Dropping Like Flies

Yada wrote:
Is that atomic in 10 years?
Just off camera: his many foster children, multiple degrees, and famous Nordic good looks.
James wrote:
Nah, that's atomic's wife in 10 years.


No that is your wife right now.  Why would you say something like that?  If I ever meet you in person now I will have to punch you in the face.  Not something I want to do but it will have to be done. 

I did think that was Mickey Rooney when I saw the photo.
If Atomic and James Ford exchanged fisticuffs, it'd be the greatest event in board history. Bar none.
Ah, he's all talk. He seems like a lover, not a fighter. And the idea of me hitting anything…laughable.
James wrote:
Ah, he's all talk. He seems like a lover, not a fighter. And the idea of me hitting anything…laughable.
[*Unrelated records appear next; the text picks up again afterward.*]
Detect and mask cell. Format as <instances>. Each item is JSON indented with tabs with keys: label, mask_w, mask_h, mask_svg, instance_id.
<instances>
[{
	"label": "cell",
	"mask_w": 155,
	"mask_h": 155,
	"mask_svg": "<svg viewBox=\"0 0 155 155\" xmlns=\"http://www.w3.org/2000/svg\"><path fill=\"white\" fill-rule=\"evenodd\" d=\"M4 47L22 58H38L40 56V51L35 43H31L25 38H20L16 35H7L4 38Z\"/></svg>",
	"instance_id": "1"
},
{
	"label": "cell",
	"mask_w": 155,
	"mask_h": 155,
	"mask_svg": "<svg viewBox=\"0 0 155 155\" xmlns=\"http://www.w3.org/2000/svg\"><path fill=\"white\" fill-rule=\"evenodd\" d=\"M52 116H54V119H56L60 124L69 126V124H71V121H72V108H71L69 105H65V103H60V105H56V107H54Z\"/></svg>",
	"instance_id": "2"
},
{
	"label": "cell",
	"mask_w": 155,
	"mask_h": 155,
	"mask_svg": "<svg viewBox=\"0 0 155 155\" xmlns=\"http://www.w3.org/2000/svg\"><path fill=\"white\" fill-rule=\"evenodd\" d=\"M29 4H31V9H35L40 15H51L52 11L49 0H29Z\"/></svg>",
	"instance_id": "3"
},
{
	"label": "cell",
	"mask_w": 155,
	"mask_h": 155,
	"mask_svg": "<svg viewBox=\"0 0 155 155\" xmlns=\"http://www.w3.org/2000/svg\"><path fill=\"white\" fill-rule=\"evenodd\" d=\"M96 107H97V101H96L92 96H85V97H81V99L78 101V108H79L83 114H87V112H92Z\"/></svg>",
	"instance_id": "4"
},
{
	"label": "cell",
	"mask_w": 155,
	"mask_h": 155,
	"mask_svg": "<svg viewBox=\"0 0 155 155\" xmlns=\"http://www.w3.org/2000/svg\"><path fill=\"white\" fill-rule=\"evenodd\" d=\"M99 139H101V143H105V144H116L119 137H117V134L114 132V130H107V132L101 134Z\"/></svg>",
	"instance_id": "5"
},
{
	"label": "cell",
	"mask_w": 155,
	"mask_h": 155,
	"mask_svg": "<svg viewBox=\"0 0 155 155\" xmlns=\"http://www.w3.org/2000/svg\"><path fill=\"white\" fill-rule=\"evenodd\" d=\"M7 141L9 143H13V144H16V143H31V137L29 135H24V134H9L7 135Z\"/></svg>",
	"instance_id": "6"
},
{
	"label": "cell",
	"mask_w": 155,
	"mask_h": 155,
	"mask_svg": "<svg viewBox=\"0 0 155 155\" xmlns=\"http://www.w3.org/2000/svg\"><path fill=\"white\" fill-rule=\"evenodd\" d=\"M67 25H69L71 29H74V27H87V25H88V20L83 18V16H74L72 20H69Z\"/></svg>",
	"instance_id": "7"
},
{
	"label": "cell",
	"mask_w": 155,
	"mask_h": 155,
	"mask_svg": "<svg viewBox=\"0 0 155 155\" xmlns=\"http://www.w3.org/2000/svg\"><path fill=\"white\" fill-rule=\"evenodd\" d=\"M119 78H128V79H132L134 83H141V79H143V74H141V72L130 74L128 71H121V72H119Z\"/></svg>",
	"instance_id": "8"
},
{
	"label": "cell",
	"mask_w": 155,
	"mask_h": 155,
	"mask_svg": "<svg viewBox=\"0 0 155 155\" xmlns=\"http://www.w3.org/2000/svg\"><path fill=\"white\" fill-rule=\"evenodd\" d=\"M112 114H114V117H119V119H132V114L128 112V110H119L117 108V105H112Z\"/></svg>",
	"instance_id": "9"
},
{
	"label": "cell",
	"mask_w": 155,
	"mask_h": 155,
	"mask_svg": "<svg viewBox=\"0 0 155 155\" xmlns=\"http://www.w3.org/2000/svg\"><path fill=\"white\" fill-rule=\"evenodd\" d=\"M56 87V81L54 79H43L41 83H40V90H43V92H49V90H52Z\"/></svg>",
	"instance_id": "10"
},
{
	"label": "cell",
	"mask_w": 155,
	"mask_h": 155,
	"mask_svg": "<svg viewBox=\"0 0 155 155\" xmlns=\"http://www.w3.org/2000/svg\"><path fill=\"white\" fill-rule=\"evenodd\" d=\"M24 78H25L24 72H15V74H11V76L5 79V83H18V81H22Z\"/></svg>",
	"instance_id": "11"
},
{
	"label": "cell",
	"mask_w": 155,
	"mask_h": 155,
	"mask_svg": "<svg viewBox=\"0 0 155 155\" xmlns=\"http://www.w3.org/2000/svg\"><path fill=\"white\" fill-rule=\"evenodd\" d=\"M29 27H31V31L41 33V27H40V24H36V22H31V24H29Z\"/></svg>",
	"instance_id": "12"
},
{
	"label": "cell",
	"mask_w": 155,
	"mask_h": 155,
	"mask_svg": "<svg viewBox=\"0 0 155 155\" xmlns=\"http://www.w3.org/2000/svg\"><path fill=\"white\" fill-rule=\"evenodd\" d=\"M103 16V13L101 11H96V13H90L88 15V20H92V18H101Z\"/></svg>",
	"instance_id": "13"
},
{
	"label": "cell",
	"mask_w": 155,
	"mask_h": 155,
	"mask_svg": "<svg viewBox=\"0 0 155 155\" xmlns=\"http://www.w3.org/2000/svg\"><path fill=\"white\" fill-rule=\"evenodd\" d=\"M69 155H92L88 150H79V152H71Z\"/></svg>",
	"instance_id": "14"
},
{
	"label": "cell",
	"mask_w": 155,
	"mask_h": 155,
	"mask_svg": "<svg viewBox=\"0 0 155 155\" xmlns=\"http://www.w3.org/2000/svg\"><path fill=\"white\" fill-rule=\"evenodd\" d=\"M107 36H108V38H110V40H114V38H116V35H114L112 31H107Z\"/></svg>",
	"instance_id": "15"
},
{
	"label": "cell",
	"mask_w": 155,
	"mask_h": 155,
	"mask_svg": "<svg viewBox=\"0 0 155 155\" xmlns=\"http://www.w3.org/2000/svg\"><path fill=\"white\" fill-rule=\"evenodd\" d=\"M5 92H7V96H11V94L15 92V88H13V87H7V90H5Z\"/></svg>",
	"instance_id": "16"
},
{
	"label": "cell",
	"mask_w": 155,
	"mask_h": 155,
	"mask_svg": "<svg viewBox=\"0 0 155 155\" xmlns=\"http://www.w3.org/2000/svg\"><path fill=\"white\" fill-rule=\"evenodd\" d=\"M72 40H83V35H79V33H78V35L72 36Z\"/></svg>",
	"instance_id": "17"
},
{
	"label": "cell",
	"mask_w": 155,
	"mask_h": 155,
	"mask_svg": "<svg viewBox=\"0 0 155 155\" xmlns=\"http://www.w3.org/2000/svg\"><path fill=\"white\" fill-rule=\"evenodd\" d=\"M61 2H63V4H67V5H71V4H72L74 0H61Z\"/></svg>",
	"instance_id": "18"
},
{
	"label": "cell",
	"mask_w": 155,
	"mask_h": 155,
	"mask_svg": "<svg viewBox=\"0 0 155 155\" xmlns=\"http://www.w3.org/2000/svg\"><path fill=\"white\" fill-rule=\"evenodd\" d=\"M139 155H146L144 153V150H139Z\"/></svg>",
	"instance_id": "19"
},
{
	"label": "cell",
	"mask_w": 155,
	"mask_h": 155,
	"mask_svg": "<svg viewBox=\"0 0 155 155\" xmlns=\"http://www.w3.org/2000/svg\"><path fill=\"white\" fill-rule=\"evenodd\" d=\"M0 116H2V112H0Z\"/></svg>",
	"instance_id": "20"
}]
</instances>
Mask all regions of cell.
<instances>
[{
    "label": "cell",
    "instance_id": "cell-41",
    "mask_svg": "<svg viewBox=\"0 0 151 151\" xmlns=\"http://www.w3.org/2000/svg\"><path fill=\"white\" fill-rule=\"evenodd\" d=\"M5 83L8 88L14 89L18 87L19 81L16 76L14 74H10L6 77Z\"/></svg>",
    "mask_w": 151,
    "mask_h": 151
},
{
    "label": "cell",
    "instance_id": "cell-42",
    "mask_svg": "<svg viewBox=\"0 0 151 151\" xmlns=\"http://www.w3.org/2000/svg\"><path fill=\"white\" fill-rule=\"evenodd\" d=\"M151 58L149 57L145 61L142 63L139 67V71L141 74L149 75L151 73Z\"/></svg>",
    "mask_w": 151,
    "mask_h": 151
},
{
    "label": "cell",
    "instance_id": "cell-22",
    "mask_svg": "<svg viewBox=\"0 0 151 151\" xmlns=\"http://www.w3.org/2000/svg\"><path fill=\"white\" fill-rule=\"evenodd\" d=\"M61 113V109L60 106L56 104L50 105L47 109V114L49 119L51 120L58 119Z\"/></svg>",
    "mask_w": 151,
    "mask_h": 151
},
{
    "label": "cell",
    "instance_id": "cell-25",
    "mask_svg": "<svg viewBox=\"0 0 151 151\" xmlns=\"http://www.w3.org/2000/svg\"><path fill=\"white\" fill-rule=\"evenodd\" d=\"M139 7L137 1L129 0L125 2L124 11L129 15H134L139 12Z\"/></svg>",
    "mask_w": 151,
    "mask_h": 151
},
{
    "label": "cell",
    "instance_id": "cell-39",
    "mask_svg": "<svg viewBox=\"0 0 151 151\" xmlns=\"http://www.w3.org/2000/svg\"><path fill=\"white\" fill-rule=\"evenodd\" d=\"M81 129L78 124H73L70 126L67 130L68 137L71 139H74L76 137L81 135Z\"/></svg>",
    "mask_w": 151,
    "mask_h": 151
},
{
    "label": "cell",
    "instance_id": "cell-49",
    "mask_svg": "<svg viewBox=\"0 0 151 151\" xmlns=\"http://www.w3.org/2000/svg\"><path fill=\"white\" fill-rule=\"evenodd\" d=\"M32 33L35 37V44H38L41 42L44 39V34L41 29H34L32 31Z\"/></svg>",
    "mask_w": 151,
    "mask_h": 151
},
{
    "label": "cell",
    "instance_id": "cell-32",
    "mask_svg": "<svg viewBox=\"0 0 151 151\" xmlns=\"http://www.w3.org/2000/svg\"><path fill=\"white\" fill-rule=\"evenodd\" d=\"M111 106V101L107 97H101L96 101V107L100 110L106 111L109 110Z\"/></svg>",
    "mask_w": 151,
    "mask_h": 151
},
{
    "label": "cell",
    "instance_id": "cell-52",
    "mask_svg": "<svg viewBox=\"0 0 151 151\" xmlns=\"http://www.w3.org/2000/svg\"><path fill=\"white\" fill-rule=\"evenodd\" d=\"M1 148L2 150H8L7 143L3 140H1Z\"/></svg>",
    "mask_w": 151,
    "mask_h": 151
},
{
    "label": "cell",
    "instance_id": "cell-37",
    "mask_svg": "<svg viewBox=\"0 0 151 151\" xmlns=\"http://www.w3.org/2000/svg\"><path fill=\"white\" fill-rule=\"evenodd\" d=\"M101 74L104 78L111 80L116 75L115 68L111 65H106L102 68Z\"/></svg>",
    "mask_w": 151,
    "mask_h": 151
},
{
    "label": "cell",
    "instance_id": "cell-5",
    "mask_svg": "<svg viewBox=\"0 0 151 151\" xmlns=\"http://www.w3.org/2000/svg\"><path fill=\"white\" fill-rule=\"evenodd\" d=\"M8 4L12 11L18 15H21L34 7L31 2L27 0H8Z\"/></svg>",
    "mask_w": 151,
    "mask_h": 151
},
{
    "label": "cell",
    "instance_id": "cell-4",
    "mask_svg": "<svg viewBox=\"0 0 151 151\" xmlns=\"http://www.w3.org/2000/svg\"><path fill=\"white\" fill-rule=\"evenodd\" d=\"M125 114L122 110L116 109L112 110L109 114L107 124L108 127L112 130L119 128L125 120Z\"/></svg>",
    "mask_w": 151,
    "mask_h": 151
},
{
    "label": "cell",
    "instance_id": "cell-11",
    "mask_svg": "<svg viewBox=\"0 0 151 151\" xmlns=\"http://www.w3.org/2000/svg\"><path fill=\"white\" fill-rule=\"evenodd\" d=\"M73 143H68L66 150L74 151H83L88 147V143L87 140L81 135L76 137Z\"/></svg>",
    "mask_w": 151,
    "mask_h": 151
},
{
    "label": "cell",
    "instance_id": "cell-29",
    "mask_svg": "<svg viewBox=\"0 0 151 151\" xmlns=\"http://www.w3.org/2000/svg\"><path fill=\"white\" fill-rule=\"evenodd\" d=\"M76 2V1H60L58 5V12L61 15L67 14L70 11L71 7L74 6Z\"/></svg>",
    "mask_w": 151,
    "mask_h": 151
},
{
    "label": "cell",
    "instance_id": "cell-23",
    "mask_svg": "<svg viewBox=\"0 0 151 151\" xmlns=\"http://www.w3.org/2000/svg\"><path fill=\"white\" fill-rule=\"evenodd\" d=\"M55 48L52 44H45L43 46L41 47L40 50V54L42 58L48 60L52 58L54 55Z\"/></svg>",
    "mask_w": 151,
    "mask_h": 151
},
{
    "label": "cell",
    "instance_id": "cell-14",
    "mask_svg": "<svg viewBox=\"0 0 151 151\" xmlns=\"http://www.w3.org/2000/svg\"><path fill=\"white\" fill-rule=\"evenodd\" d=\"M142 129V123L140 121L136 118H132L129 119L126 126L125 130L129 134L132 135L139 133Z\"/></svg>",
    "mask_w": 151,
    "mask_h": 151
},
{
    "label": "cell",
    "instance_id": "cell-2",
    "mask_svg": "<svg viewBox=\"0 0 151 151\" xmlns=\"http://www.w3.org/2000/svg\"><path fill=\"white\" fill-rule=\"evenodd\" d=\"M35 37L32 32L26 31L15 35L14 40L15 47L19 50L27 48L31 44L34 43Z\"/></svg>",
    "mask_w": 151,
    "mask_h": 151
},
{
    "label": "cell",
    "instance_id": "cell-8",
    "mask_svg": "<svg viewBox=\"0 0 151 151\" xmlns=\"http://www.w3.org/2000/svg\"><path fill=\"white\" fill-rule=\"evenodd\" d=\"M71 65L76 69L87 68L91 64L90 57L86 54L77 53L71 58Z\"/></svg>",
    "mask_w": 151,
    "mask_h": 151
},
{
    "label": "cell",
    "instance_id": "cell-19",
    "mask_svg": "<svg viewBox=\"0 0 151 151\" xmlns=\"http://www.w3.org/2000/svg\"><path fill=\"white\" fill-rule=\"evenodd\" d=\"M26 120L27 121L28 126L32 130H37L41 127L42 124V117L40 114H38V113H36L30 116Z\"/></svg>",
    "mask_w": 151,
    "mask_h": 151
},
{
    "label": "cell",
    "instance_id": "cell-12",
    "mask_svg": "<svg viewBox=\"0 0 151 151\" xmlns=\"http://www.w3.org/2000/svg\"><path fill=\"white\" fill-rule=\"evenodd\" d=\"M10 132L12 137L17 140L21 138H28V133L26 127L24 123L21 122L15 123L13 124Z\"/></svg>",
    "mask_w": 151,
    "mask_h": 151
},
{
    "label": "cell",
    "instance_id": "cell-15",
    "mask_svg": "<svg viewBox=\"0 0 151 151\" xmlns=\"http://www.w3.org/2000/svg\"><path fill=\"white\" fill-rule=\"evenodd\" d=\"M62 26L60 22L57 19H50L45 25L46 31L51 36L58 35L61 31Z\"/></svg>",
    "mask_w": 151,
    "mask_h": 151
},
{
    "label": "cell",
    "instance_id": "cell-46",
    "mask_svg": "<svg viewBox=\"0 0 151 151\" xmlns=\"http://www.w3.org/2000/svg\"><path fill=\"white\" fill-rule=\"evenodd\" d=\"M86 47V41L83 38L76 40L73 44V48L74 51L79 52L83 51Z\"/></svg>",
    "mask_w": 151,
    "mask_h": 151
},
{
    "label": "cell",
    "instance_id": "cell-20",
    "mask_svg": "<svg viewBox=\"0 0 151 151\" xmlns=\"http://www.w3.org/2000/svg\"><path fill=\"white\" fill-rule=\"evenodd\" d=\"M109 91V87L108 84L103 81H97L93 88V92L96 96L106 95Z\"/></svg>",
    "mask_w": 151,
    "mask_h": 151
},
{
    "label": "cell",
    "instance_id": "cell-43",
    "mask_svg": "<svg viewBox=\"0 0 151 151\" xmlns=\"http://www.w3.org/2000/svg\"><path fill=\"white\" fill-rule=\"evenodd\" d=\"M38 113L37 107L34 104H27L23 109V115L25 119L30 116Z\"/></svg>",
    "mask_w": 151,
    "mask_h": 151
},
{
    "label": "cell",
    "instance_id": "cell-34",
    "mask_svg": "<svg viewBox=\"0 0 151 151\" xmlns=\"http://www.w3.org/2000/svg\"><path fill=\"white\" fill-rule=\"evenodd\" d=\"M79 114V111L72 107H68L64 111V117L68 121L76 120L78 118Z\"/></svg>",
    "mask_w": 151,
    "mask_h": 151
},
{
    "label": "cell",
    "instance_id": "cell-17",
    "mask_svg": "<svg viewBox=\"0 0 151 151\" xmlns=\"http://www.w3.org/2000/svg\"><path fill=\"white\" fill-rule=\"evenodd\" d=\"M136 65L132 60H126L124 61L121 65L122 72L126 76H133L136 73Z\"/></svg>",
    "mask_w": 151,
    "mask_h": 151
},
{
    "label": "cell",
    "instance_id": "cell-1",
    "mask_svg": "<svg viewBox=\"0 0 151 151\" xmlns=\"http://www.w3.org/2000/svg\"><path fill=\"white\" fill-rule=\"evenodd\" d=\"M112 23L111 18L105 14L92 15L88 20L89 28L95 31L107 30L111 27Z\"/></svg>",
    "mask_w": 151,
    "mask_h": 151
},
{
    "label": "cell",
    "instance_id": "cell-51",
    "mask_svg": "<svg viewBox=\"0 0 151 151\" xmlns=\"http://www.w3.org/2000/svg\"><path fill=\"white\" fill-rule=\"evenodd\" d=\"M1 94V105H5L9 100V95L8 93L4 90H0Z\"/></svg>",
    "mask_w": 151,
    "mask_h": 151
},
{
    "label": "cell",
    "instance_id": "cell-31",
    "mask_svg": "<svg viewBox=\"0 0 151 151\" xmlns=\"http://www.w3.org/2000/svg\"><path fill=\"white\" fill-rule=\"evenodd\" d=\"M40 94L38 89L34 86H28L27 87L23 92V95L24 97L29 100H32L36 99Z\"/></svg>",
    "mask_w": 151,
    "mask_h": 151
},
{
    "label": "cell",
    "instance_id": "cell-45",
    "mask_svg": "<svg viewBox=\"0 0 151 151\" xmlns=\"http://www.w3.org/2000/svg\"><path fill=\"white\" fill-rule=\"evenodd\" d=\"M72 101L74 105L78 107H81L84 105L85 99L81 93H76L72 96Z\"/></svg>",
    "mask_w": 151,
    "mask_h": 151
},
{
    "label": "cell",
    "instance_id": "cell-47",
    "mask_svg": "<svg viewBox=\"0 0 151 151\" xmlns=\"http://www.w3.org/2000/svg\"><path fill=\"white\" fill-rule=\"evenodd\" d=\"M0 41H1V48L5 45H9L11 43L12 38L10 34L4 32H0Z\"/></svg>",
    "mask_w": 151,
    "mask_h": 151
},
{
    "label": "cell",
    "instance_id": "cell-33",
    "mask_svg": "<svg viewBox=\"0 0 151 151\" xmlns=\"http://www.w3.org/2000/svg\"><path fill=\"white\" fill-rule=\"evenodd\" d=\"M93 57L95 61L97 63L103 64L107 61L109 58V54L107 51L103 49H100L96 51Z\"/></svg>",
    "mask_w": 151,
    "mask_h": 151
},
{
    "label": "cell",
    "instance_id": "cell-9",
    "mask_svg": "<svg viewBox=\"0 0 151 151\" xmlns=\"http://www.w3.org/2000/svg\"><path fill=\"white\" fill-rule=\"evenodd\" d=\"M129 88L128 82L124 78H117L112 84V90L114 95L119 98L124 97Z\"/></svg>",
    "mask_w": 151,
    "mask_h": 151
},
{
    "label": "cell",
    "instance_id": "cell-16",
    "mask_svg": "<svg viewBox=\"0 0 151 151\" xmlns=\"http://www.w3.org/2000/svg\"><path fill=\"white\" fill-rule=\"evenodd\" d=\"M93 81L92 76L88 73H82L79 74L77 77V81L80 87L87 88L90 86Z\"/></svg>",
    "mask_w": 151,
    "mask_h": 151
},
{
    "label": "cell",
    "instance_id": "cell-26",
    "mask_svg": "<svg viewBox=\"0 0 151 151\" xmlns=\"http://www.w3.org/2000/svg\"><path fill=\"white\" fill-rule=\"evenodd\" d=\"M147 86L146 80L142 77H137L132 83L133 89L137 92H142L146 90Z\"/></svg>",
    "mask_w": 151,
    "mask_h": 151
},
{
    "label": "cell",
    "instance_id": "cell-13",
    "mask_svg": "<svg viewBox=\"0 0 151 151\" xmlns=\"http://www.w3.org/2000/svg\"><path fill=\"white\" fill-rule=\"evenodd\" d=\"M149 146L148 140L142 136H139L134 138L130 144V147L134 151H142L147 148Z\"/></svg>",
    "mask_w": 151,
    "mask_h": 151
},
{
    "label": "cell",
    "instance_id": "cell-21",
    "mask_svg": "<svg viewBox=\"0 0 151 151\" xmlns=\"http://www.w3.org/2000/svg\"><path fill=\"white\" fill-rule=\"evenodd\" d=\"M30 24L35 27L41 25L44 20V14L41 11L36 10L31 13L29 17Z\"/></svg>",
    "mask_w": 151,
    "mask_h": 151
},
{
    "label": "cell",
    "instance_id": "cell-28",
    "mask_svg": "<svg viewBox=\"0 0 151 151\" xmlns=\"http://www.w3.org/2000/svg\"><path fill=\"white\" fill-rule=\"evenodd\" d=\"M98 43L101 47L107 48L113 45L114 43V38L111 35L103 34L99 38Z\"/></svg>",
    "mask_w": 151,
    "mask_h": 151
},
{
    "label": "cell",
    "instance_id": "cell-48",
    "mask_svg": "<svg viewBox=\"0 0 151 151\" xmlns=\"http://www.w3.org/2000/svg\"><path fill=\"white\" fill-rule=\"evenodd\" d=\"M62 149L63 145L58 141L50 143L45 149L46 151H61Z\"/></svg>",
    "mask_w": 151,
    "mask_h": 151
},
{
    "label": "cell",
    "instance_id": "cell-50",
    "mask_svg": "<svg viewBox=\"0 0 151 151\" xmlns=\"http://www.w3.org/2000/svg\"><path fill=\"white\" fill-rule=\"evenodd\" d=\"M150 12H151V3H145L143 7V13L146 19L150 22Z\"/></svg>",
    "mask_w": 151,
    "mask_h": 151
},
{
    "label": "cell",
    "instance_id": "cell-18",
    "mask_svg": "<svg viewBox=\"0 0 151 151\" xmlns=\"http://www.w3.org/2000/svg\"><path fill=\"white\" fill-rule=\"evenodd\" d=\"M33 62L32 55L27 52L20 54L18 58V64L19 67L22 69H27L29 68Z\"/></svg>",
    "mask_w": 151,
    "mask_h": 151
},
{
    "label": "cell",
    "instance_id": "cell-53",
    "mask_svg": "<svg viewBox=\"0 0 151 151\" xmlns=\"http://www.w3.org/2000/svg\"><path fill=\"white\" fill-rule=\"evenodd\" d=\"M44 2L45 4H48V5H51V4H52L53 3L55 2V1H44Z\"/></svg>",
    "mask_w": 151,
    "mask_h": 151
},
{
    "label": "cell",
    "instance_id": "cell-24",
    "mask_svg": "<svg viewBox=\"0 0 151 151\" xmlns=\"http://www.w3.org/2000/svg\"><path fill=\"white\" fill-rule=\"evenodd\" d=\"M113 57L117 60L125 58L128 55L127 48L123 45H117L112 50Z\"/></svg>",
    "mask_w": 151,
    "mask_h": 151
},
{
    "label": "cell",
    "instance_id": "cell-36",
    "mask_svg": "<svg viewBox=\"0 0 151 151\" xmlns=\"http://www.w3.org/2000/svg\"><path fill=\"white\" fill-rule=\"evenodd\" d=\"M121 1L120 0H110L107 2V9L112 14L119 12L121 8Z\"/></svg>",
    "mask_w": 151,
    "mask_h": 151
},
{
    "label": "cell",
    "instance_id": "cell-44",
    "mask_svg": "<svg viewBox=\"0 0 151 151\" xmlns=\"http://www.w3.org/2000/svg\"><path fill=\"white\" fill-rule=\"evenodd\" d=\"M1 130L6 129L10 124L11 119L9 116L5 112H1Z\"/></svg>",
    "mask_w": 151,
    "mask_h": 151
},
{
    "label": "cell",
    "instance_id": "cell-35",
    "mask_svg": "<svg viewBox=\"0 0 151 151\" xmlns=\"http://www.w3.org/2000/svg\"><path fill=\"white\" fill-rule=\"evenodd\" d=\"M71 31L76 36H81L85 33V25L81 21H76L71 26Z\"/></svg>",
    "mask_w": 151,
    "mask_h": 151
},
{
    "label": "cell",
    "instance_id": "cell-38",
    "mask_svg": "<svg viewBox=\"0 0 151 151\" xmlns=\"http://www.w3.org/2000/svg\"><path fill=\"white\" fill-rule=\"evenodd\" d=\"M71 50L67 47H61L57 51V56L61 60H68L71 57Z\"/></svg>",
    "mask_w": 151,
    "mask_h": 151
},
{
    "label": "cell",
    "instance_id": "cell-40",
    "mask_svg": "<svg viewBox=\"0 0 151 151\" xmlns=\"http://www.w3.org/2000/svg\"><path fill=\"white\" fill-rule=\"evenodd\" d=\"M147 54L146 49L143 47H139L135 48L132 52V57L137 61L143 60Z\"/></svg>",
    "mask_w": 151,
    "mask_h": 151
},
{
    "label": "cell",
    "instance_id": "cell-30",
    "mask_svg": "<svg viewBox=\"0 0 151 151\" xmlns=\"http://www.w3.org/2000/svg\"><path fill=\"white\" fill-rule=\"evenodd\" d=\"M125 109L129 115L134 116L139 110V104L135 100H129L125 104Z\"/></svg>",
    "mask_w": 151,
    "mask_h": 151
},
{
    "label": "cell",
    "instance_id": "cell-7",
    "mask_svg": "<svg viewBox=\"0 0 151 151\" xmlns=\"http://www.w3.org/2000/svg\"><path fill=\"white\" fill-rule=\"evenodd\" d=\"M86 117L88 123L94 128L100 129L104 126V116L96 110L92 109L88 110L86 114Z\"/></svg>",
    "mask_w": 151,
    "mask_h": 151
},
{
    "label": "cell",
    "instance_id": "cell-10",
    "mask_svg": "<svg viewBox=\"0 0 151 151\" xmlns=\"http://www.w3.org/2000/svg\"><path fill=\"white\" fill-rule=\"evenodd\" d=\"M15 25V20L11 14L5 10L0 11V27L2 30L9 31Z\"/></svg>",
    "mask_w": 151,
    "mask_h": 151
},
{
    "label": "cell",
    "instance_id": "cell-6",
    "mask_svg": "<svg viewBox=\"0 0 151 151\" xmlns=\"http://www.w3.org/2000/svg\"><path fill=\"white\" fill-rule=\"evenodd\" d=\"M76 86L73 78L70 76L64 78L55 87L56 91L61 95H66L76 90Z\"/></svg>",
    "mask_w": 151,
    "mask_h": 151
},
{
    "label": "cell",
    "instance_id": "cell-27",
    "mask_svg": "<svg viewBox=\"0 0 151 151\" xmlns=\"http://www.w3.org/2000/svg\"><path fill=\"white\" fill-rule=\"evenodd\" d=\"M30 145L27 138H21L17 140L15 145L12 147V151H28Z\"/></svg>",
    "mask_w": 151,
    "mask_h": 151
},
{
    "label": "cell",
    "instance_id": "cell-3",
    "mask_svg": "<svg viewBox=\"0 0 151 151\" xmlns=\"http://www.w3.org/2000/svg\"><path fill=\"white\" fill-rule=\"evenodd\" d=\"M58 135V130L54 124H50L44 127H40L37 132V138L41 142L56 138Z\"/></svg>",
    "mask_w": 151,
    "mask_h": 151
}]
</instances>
Angels great, Jim Fregosi.  71

http://www.newsday.com/entertainment/celebrities/john-henson-dead-son-of-muppets-creator-jim-henson-died-after-playing-in-snow-1.7093463
SAUGERTIES, N.Y. - Puppeteer John Henson, the son of the late Muppets creator Jim Henson, has died in New York. He was 48.

Cheryl Henson says her brother died of a "massive heart attack" at his home in Saugerties on Friday. She says it happened after he had been building an igloo in the snow with his daughter.

Henson followed in his famous father's footsteps as a puppeteer, performing as Sweetums the ogre in several films, including "Muppet Treasure Island" and "It's a Very Merry Muppet Christmas Movie."

Cheryl said her brother also made appearances in the original Coca-Cola Polar Bear suit. She described him as an "artist who also loved working the land."

Henson was a shareholder and board member of The Jim Henson Company.

Henson leaves behind his wife Gyongyi and two daughters, ages 10 and 15. A private funeral service is planned.

9:54 AM: Jamie Coots, one of the stars of National Geographic?s reality show Snake Salvation, died Saturday of a poisonous snake bite. According to reports he refused medical attention after being bitten in his Full Gospel Tabernacle in Jesus Name in Middlesboro, Kentucky and died shortly thereafter in his home. The show debuted last Fall centered on two Pentecostal preachers who handle deadly snakes as part of a century-old Appalachian practice originating from a Bible passage that suggests those anointed by God will not be harmed by a poisonous snake bite. Coots had previously been bitten nine times and lost a finger to a rattlesnake bite


atomic wrote:

9:54 AM: Jamie Coots, one of the stars of National Geographic?s reality show Snake Salvation, died Saturday of a poisonous snake bite. According to reports he refused medical attention after being bitten in his Full Gospel Tabernacle in Jesus Name in Middlesboro, Kentucky and died shortly thereafter in his home. The show debuted last Fall centered on two Pentecostal preachers who handle deadly snakes as part of a century-old Appalachian practice originating from a Bible passage that suggests those anointed by God will not be harmed by a poisonous snake bite. Coots had previously been bitten nine times and lost a finger to a rattlesnake bite



I guess he wasn't a true believer.
Bob Casale of Devo
Big Daddy V/Mabel/Viscera
Hexenjagd wrote:
Big Daddy V/Mabel/Viscera



Let me guess:  Heart Attack? 
Yep.  43 years old.
Let me guess…was he a bouncer at the 9:30 Club?
Chaz, I swear you've known more people that died in the past year than I've known to die in my entire life. Maybe you just know a lot more people than I do.
James wrote:
Chaz, I swear you've known more people that died in the past year than I've known to die in my entire life. Maybe you just know a lot more people than I do.

It's been a fucked up year.  A dangerous year to be my friend.